Green tea supplements ruined my liver - gadders
https://www.bbc.co.uk/news/stories-45971416
======
sieveoferos
This is not great reporting by the BBC. Most grievously, as others have
mentioned, they don't mention the dosages this guy was taking.

The important point to grasp behind all this concern over "supplements" is
that there's no such thing as a supplement. Everything that's not a food is a
drug. If something is not part of a human diet somewhere - i.e. if it's been
extracted and refined significantly - then it's a drug. (Does that mean you
regulate supplements? No, because then you end up in ridiculous situations
like banning high doses of water-soluble B vitamins. Banning certain brands
and formulations is sometimes appropriate.)

Drugs have a dose-response curve, a median lethal dose, and all the rest.
People taking "supplements" (taking them seriously, beyond taking a common-or-
garden multivitamin you can pick up anywhere) should be aware of this and
understand the risks.

"Natural" doesn't mean safe. Polio is natural.

Not all sets of genetics tolerate all "supplements" at recommended dosages.

In vitro is not in vivo.

Animal studies are not human studies.

I got into nutrition and supplementation through bodybuilding, and within that
community the knowledge that _things you put in your body can hurt you, do
your homework_ is fairly widespread and well passed-on. Unfortunately that
perspective hasn't really permeated broader fitness culture.

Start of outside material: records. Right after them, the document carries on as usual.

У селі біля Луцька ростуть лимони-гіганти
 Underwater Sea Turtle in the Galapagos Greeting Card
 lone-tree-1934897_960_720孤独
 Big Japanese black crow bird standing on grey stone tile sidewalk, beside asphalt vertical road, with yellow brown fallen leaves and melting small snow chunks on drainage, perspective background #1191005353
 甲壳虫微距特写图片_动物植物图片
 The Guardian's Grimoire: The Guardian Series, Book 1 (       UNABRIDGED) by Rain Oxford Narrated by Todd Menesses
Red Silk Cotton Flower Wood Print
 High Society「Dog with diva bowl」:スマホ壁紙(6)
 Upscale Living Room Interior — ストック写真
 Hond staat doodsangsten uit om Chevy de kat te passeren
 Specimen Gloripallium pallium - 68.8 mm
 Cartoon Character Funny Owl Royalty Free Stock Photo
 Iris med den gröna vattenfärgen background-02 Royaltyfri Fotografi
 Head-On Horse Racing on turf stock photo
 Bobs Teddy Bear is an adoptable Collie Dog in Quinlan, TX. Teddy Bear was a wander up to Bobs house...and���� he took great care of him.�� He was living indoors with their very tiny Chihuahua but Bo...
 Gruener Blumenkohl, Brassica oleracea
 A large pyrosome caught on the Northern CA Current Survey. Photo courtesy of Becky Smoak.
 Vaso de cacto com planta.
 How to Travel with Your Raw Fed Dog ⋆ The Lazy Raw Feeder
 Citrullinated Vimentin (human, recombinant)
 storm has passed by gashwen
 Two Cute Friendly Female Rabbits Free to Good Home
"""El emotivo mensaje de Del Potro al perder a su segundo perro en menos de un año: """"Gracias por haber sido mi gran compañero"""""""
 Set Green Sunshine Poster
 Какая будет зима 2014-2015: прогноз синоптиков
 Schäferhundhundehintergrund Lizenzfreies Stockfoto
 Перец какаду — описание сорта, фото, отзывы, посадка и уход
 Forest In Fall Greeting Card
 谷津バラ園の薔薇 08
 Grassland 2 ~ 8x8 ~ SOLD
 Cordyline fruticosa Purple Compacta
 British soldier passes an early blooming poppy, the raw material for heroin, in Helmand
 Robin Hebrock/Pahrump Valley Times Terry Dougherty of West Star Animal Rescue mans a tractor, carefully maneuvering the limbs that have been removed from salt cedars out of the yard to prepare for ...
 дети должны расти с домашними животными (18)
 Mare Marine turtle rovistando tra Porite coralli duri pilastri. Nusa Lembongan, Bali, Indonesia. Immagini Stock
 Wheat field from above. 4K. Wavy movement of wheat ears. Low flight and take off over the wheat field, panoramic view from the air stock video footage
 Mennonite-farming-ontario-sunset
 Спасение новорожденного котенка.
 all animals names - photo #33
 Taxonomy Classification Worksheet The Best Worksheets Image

I think the attitude of "have this problem, take this pill" (without regard
for risks or better options) is mostly at fault here. I'd argue corporate
pharmaceutical companies have some culpability here - "ask your doctor if X is
right for you" \- or don't, and just bloody do some cardio or something.

This article is only interesting if you still conflate "green tea" with
"natural" and "natural" with "safe".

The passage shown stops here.